Es wäre allerdings ein Irrtum anzunehmen, die Europäer seien auf von Menschen gänzlich unbeeinflusste Küstenregenwälder getroffen. Seit etwa der Jungsteinzeit bevölkern Siedlungsgemeinschaften amerikanischer Ureinwohner kontinuierlich die Küstenregenwäldern. Diese durchgehende Besiedlung reicht weit zurück in eine Zeit, bevor die Thuja in den Küstenregenwäldern zu einer dominierenden Baumart geworden ist. Möglicherweise bilden damit die Küstenregenwälder denjenigen Bereich Nordamerikas, in dem die kontinuierliche Einflussnahme menschlicher Siedlungsgemeinschaften auf ihre Umwelt am weitesten zurück reicht.

Indianische Siedlungsgruppen

Die Entwicklung der Kulturen der indianischen Ureinwohner (USA: "Indian Americans"; Kanada: "First Nations") des pazifischen Nordwestens ist ausgesprochen eng mit den Wäldern verflochten, in denen sie lebten und leben. Einerseits lässt sich die Lebensweise und Kultur der indianischen Siedlungsgruppen ohne die Anpassung an und die Nutzung des Waldes nicht verstehen. Andererseits kam es dadurch auch schon in der voreuropäischen Zeit zu deutlichen strukturverändernden Einflussnahmen auf den Wald. Trotzdem: Der Einfluss der Europäer erfolgte wesentlich intensiver und führte innerhalb kürzester Zeit zu gravierenden Veränderungen auf erheblichen Flächen.
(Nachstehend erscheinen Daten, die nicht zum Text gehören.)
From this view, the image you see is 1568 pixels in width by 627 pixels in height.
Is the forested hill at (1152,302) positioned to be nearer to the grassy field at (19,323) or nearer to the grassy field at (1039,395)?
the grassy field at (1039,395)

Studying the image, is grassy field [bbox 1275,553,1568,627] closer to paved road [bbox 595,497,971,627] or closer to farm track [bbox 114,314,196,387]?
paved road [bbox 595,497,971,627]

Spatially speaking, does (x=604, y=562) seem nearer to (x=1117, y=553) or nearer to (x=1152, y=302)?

Die großflächigen, grob scherenschnittartigen Eingriffe in Waldökosysteme und Landschaftsbild haben in der jüngeren Vergangenheit zu zunehmenden Widerständen in der lokalen und überregionalen Bevölkerung gegen die Interessen der Holzindustrie geführt. Ein Beispiel hierfür bieten die Vorgänge um den Clayoquot Sound [5], einem intakten Küstenregenwaldgebiet auf Vancouver Island. In den 1990er Jahren war die Gegend ein Brennpunkt der internationalen Naturschutzbewegung und galt als Symbol für den Konflikt zwischen Naturschutz und Forstwirtschaft. Nach hitzigen und sehr kontrovers geführten Diskussionen und Rechtsstreitigkeiten erklärte die UNESCO 2000 das gesamte Gebiet zum Biosphärenreservat. Ein Jahr später wurden Teile des Gebiets in den erweiterten Pacific Rim Nationalpark integriert. Zusätzlich kam es zur Einrichtung weiterer, kleinerer Schutzgebiete. Eine gemeinsame Arbeitsgruppe der Provinzregierung und ansässiger "First Nations" erarbeitete bis zum Jahr 2005 für alle Teile des Clayoquot Sound Nutzungs- und Entwicklungspläne, in denen ein Ziel von 40 % geschützter Urwälder vorgegeben wird [6].